Jesus answered, “On the authority of God I tell you that unless a person is born from water and spirit, he will be unable to enter the Kingdom of God. What has been born of flesh is fleshly and what has been born of spirit is spiritual. Do not be amazed that I told you you must be born again. The wind blows where it wishes and you hear its sound, but you do not know where it comes from and where it goes. So it is with anyone who has been born from the spirit.” Nicodemus responded, “How can these things happen?” Jesus replied, “Are you a teacher in Israel, and you do not understand these things? On God’s authority I assure you, we speak the things which we know about and witness to the things we have seen, but you do not accept our witness [Gospel]. If I have told you about things on earth and you do not believe them, how will you believe heavenly things if I tell you about them?

“And no one has ascended to heaven [i.e. gained access to the secrets of God] except the one who has his origin in God, the one who is the Son of Man. And just as Moses lifted up the snake in the wilderness, in the same way the Son of Man must be lifted up, so that all who believe in him may gain the life of the Age to Come [the life of the Kingdom].

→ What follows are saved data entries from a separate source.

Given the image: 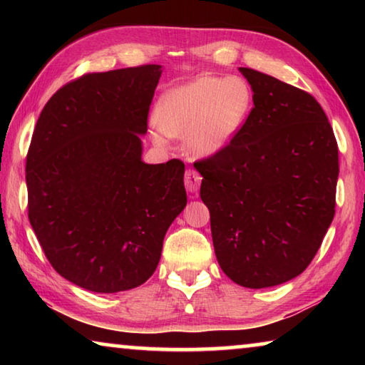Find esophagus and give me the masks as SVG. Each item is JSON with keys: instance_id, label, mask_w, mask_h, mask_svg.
<instances>
[{"instance_id": "obj_1", "label": "esophagus", "mask_w": 365, "mask_h": 365, "mask_svg": "<svg viewBox=\"0 0 365 365\" xmlns=\"http://www.w3.org/2000/svg\"><path fill=\"white\" fill-rule=\"evenodd\" d=\"M202 177L200 175V172H196L195 169H187L185 172V187H187L188 191L191 193H196L197 188H200Z\"/></svg>"}]
</instances>
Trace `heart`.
Instances as JSON below:
<instances>
[{
	"instance_id": "heart-1",
	"label": "heart",
	"mask_w": 365,
	"mask_h": 365,
	"mask_svg": "<svg viewBox=\"0 0 365 365\" xmlns=\"http://www.w3.org/2000/svg\"><path fill=\"white\" fill-rule=\"evenodd\" d=\"M255 104L251 85L243 77L200 76L163 95L156 106L158 145L165 135L185 137L195 156H212L237 137Z\"/></svg>"
}]
</instances>
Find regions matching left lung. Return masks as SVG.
Returning a JSON list of instances; mask_svg holds the SVG:
<instances>
[{
	"label": "left lung",
	"instance_id": "8db88e82",
	"mask_svg": "<svg viewBox=\"0 0 365 365\" xmlns=\"http://www.w3.org/2000/svg\"><path fill=\"white\" fill-rule=\"evenodd\" d=\"M240 72L255 108L237 137L195 168L220 269L238 285L267 288L304 272L322 245L335 215L338 145L312 95Z\"/></svg>",
	"mask_w": 365,
	"mask_h": 365
}]
</instances>
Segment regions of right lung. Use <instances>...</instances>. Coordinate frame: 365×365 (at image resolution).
<instances>
[{
	"label": "right lung",
	"instance_id": "right-lung-1",
	"mask_svg": "<svg viewBox=\"0 0 365 365\" xmlns=\"http://www.w3.org/2000/svg\"><path fill=\"white\" fill-rule=\"evenodd\" d=\"M158 64L85 73L36 120L26 164L29 220L53 269L95 293L145 283L187 206L185 164L141 160Z\"/></svg>",
	"mask_w": 365,
	"mask_h": 365
}]
</instances>
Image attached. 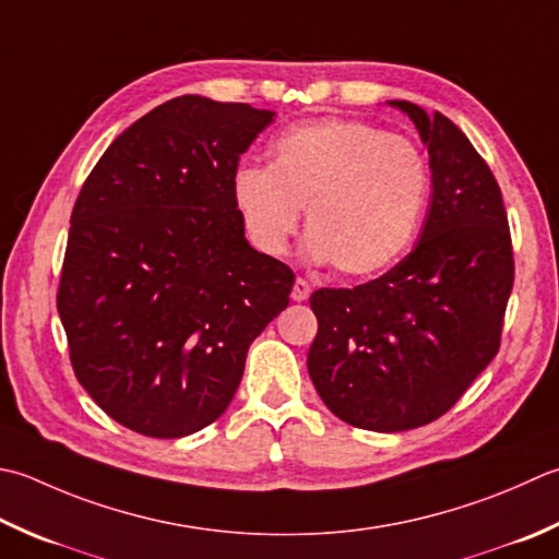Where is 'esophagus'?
Masks as SVG:
<instances>
[{
	"label": "esophagus",
	"mask_w": 559,
	"mask_h": 559,
	"mask_svg": "<svg viewBox=\"0 0 559 559\" xmlns=\"http://www.w3.org/2000/svg\"><path fill=\"white\" fill-rule=\"evenodd\" d=\"M310 293H312V288H310L308 281H305V278H295L293 290H290V300H293V302H302V300L310 298Z\"/></svg>",
	"instance_id": "34e87169"
}]
</instances>
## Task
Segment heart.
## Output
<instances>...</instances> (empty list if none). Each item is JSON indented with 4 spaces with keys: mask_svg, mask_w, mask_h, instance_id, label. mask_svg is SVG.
Returning a JSON list of instances; mask_svg holds the SVG:
<instances>
[{
    "mask_svg": "<svg viewBox=\"0 0 559 559\" xmlns=\"http://www.w3.org/2000/svg\"><path fill=\"white\" fill-rule=\"evenodd\" d=\"M269 167H239L233 201L247 235L283 254L308 213V254L364 278L412 245L429 195V169L407 138L364 120L322 118L271 142Z\"/></svg>",
    "mask_w": 559,
    "mask_h": 559,
    "instance_id": "b5f03b06",
    "label": "heart"
}]
</instances>
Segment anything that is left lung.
<instances>
[{"label": "left lung", "instance_id": "1", "mask_svg": "<svg viewBox=\"0 0 559 559\" xmlns=\"http://www.w3.org/2000/svg\"><path fill=\"white\" fill-rule=\"evenodd\" d=\"M388 104L429 150V213L385 276L312 293L308 373L338 419L395 433L439 419L497 356L513 251L499 183L463 130L417 104Z\"/></svg>", "mask_w": 559, "mask_h": 559}]
</instances>
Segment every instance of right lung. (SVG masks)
<instances>
[{
    "instance_id": "1",
    "label": "right lung",
    "mask_w": 559,
    "mask_h": 559,
    "mask_svg": "<svg viewBox=\"0 0 559 559\" xmlns=\"http://www.w3.org/2000/svg\"><path fill=\"white\" fill-rule=\"evenodd\" d=\"M273 111L199 94L152 108L96 162L58 290L76 380L108 417L181 439L233 402L293 271L247 242L239 157Z\"/></svg>"
}]
</instances>
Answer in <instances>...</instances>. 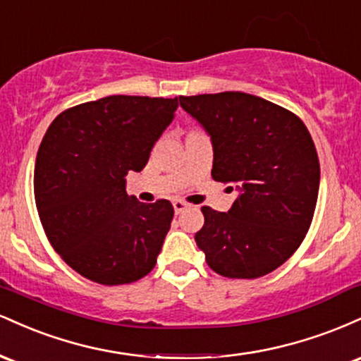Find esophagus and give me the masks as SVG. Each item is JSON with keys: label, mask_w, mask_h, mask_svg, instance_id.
Returning <instances> with one entry per match:
<instances>
[{"label": "esophagus", "mask_w": 361, "mask_h": 361, "mask_svg": "<svg viewBox=\"0 0 361 361\" xmlns=\"http://www.w3.org/2000/svg\"><path fill=\"white\" fill-rule=\"evenodd\" d=\"M186 207H188V204H186V202H183V200L173 202V209H175V214H181L186 209Z\"/></svg>", "instance_id": "esophagus-1"}]
</instances>
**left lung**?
I'll return each mask as SVG.
<instances>
[{
  "instance_id": "1",
  "label": "left lung",
  "mask_w": 361,
  "mask_h": 361,
  "mask_svg": "<svg viewBox=\"0 0 361 361\" xmlns=\"http://www.w3.org/2000/svg\"><path fill=\"white\" fill-rule=\"evenodd\" d=\"M214 149L212 178L238 192L227 212L202 207L197 246L227 279L281 267L307 234L321 169L307 127L292 111L241 91L180 97Z\"/></svg>"
}]
</instances>
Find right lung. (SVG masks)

“God loved the world in this way, that He gave His uniquely begotten Son, so that every person who believes in him should not perish but have the life of the Age to Come. For God did not send His Son into the world for the purpose of condemning the world, but so that the world might be rescued through him. The person who believes in him is not condemned. But the one who does not believe has been condemned already, because he has not believed in the revelation [lit., the name] of God’s uniquely begotten Son. This is the reason for condemnation: the light has come into the world and human beings loved darkness rather than light, because their activities were wicked. Every person who does wicked things hates the light and will not come to the light, so that his works will not be exposed. But the one who performs truth comes to the light, so that his works may be demonstrated as performed in God.”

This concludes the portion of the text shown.